Texte à lire
Gabriel Versini - Affaire Axelle Dorier : selection des victimes

Personne ne parle de mon fils parce qu’il ne vient pas d’une cité mais d’une petite commune ?»

Gabriel Versini - Affaire Axelle Dorier : selection des victimesGabriel Versini - Affaire Axelle Dorier : selection des victimes

EXTRAIT REPONSE MAITRE GABRIEL VERSINI AVOCAT DES PARENTS D’AXELLE DORIER

Enzo Parissot, Axelle Dorier, Adrien Pérez…. Ces nombreuses victimes qui n’ont suscité aucune indignation politico-médiatique

RÉCIT – Leur mort n’a pas fait la une de l’actualité ni donné lieu à des messages de compassion au plus haut sommet de l’État. Certaines familles de victimes dénoncent une indignation sélective.
Ils s’appelaient Enzo Parissot, Axelle Dorier ou encore Adrien Pérez. Leur mort n’a pas fait la une de l’actualité ni suscité de réactions dans la classe politique, à quelques exceptions près. Quant aux artistes ou aux sportifs, souvent prompts à s’indigner sur les réseaux sociaux, ils n’ont eu aucun mot de compassion pour eux.

Consigne
Poursuivez le texte sur l'indignation sélective à partir de sa dernière phrase. La liste qui suit est un document à part, indépendant du texte sur l'indignation sélective.

Données
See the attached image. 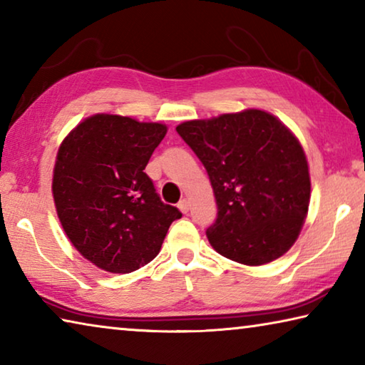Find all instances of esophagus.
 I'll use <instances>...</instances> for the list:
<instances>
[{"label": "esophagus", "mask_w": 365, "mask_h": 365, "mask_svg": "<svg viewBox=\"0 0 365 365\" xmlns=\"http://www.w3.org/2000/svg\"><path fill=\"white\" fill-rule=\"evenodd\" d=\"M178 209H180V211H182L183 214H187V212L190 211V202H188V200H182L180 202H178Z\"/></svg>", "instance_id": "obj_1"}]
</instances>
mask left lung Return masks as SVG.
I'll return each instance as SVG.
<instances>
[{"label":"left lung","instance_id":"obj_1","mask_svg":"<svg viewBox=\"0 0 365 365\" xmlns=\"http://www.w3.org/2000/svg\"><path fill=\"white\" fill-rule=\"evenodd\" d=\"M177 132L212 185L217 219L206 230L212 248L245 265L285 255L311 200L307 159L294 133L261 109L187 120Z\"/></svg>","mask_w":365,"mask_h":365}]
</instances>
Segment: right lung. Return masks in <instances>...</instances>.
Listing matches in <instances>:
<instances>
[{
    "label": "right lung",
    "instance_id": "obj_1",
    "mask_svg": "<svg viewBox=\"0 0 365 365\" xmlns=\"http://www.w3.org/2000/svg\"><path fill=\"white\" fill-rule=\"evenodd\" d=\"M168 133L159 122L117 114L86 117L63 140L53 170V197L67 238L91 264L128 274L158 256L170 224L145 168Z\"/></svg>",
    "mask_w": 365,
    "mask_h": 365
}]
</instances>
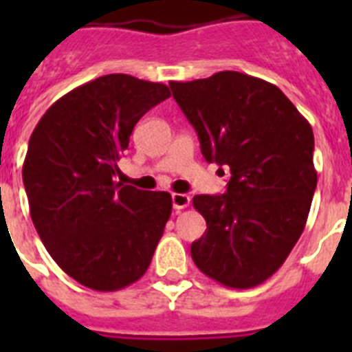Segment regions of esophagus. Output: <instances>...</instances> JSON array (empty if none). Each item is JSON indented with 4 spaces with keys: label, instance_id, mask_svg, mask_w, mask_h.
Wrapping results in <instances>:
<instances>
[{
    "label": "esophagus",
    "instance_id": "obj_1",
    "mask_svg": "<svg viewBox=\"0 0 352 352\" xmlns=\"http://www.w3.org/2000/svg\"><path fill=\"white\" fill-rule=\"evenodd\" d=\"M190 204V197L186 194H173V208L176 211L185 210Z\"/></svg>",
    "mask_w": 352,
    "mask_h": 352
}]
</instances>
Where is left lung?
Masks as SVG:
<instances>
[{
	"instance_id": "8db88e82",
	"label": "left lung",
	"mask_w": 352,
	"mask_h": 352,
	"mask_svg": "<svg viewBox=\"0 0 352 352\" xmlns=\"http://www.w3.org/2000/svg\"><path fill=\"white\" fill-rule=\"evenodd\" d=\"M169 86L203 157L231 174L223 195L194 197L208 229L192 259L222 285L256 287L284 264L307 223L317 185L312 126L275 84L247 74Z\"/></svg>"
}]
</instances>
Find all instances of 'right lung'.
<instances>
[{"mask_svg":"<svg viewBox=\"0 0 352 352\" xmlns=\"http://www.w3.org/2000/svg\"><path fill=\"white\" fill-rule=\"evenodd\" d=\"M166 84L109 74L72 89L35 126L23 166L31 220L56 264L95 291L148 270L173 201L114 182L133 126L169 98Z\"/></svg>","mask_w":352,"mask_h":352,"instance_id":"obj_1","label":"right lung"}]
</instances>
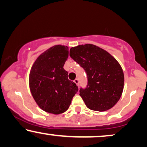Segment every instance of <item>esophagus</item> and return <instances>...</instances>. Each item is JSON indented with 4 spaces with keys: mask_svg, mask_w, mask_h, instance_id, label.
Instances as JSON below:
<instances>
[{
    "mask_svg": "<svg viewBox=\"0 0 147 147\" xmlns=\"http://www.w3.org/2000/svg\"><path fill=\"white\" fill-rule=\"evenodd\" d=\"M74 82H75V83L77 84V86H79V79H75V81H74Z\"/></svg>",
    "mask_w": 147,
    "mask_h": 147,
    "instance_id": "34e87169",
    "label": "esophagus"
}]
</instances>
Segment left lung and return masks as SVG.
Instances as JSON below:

Bonne réponse
Dans un entretien exclusif accordé au Figaro, la mère du jeune Enzo, un adolescent de 15 ans récemment tué à coups de couteau dans une petite commune de l’Eure, s’interrogeait : «Pourquoi ne parle-t-on pas de mon fils ? Parce qu’il ne vient pas d’une cité mais d’une petite commune de 1400 habitants ? Parce que nous sommes restés dans le respect, le silence et le calme ? Pourquoi notre chef de l’État ne vient pas nous rendre hommage ?». Quelques jours avant cet entretien, la mère du jeune homme avait publié un message de la même teneur sur LinkedIn. «Les politiciens, les footballeurs, les stars, vous êtes où ?», questionnait-elle.
Le ressenti de la mère d’Enzo n’est pas un cas isolé. En juillet 2020, Axelle Dorier, une esthéticienne de 22 ans, perdait la vie dans d’atroces souffrances après avoir été traînée sous les roues d’une voiture sur plus de 800 mètres. «J’ai remarqué quelque chose que j’ai pris pour un pantin. Cette forme ne ressemblait pas une personne», dira même un témoin aux policiers après avoir découvert son cadavre. Deux cousins, Youcef Tebbal et Mohamed Yelloule, ont été condamnés en janvier 2023 à douze ans et cinq ans de prison.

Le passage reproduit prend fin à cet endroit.